世間の注目を集める記者会見が開かれた場合、地上波のテレビ局はニュース番組の予定を変更し、生中継で映像を流すことがあります。それに加えて近年では、ネットで生中継されることが増えています。2019年、あるインターネットテレビ局で最も多くの視聴者数を獲得したのは、お笑い芸人の謝罪会見を生中継で流した週だったということです。また、TVメディアのインターネット配信のみならず、新聞メディアやWEBメディアもネットで生配信をしています。謝罪会見の映像を生中継で見るということが新たなコンテンツとして成立しています。

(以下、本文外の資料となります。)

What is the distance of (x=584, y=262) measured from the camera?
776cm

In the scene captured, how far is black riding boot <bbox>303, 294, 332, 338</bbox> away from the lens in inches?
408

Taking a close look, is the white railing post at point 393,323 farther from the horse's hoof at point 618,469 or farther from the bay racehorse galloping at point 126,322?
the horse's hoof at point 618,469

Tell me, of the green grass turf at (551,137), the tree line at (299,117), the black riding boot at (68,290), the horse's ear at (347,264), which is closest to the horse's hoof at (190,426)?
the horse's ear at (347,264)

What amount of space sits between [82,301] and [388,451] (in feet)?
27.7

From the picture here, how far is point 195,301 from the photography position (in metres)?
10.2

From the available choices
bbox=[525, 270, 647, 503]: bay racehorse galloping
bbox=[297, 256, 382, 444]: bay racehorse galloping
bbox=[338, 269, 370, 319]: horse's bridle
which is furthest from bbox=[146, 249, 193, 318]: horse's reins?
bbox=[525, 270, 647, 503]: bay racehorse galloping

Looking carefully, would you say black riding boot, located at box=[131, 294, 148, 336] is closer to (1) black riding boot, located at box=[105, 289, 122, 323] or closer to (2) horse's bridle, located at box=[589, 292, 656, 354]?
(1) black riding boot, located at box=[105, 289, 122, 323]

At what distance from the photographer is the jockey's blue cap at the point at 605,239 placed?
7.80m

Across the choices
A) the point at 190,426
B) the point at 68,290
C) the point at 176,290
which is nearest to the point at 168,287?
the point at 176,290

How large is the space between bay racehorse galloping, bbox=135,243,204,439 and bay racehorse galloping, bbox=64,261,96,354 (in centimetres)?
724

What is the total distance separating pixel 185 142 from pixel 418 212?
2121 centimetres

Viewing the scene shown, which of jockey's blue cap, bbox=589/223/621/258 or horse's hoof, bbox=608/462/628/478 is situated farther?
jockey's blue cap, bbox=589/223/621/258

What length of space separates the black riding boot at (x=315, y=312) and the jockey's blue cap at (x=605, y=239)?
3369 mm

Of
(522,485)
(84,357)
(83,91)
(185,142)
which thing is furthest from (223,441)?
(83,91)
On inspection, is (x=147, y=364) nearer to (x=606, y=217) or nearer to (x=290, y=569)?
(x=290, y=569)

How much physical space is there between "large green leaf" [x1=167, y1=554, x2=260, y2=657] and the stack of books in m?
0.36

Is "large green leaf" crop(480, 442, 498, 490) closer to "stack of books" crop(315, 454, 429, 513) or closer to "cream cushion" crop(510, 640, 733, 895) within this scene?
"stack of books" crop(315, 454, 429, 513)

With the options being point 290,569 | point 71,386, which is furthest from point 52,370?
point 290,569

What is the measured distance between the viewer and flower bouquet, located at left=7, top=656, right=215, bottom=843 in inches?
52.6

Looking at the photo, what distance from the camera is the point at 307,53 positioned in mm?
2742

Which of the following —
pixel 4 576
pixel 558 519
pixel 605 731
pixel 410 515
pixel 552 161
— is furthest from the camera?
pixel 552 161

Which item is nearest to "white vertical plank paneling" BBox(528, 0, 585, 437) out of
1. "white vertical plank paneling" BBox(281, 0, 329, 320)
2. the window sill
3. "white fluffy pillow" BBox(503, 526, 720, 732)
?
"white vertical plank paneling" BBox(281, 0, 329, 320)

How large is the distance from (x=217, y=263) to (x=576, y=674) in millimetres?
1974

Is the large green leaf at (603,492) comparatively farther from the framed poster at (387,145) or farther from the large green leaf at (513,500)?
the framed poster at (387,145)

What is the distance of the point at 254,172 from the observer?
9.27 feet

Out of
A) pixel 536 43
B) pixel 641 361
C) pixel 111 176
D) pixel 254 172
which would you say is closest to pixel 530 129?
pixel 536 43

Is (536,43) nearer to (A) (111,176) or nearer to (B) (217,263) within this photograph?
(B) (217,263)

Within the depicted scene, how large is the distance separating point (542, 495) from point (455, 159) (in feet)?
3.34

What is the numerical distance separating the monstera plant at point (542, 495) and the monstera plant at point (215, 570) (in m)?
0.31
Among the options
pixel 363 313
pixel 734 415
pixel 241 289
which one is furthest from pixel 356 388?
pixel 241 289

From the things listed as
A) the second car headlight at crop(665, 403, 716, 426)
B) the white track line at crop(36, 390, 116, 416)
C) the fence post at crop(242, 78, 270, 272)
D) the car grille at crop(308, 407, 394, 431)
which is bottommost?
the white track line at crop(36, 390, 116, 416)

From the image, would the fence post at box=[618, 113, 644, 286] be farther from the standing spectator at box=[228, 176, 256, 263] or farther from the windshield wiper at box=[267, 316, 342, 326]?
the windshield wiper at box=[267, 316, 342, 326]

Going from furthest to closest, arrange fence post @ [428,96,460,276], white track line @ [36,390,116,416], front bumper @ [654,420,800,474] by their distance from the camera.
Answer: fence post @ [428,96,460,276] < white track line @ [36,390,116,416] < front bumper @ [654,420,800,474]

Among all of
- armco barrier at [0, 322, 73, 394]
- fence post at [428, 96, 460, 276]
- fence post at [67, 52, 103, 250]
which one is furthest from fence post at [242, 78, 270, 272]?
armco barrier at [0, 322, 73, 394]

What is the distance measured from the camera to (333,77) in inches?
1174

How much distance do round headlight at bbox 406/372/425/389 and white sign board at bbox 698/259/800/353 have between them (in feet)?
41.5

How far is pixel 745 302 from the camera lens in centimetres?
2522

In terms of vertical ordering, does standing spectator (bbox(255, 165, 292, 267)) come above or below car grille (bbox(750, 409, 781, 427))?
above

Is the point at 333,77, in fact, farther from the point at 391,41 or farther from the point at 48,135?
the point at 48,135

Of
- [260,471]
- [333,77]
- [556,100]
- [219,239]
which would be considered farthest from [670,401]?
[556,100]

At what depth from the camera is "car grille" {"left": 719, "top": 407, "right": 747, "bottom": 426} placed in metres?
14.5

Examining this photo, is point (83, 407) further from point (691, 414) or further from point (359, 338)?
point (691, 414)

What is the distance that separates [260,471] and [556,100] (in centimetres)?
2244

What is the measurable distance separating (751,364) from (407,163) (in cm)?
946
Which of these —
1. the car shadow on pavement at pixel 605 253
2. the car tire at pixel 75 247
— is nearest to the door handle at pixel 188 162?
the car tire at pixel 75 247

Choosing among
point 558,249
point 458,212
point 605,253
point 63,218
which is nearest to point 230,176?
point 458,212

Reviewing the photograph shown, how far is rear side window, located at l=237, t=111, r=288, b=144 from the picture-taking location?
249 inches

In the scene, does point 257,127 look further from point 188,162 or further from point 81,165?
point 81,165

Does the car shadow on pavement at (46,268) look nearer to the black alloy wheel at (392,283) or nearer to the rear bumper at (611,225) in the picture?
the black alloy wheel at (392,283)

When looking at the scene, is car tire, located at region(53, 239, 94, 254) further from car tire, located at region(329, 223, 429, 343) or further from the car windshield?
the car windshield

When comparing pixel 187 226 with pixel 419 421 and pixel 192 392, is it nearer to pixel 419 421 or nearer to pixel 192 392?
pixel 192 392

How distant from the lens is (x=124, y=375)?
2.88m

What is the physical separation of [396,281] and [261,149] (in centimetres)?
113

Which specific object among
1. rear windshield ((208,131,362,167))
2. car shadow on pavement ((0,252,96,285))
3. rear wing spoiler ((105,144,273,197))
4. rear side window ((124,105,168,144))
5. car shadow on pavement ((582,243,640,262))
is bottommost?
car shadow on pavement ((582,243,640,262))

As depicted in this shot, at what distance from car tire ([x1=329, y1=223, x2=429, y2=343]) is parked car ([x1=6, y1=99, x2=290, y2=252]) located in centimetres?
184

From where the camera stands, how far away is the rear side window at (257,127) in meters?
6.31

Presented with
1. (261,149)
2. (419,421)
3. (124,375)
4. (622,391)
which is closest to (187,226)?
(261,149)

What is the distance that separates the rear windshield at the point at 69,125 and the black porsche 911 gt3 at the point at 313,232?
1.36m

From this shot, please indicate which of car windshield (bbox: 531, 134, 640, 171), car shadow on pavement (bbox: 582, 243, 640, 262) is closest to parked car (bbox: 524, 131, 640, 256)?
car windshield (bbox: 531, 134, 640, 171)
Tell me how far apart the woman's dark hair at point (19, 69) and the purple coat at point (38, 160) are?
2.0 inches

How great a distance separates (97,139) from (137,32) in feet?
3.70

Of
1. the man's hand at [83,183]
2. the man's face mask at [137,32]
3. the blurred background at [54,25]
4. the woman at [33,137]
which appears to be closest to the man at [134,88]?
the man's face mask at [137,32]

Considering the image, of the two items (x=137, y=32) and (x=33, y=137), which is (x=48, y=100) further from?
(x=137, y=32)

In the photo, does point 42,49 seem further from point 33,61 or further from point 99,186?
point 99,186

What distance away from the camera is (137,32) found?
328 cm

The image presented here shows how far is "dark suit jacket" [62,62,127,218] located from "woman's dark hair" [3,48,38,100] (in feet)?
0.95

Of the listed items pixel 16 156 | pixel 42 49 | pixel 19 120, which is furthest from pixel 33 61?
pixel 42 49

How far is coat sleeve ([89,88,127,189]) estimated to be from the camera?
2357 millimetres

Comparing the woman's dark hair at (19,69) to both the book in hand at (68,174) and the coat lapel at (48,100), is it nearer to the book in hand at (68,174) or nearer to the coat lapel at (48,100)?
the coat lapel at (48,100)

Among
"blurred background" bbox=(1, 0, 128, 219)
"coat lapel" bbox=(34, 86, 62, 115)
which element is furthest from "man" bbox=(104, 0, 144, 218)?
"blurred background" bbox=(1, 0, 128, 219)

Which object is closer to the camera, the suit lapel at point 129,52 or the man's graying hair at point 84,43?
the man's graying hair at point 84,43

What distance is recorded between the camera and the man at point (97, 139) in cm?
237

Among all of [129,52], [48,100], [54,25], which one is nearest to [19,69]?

生中継により全てが映し出され、重要性が増す『謝罪会見』

TVニュースで編集された映像では、登壇者の失言や場にそぐわない仕草、表情が見られた場合は繰り返される傾向にありました。これらは、TVの記者やニュース番組の制作スタッフが会見の全体から一部を切り取った状態にして流しています。全体を通して問題はなくても、たった1度の不適切な言動で台無しになる、というのが危機管理広報として謝罪会見では大事なポイントです。これに加えて今、生中継をネットで見られる、ということで、会見の全てが映し出され、登壇者の一挙手一投足を見ることができます。つまり、登壇者は常に多くの人から見られることになり、より気が抜けなくなりました。

登壇者から見た生中継のメリットと対策は?

生中継は、登壇者にとってメリットがないように感じるかもしれませんが、そんなことはありません。記者会見は、記者を目の前に行いますが、生中継によって視聴者に対して、間接的ではありますが、伝えたかったことをカットされることなく伝えることができます。本来、謝罪をするべき当事者に対しても直接届く可能性も高くなります。また、記者が質問する様子も流れるため、記者からの厳しい質問や登壇者に詰め寄る発言も少なくなったように感じます。オズマピーアールのメディアトレーニングでも、登壇者には生中継されることを想定して、話すことを意識してもらうようお伝えしています。「カメラの先で被害者が見ているかもしれない。目の前の記者を相手にせず、その先の視聴者に向けてご発言してください」。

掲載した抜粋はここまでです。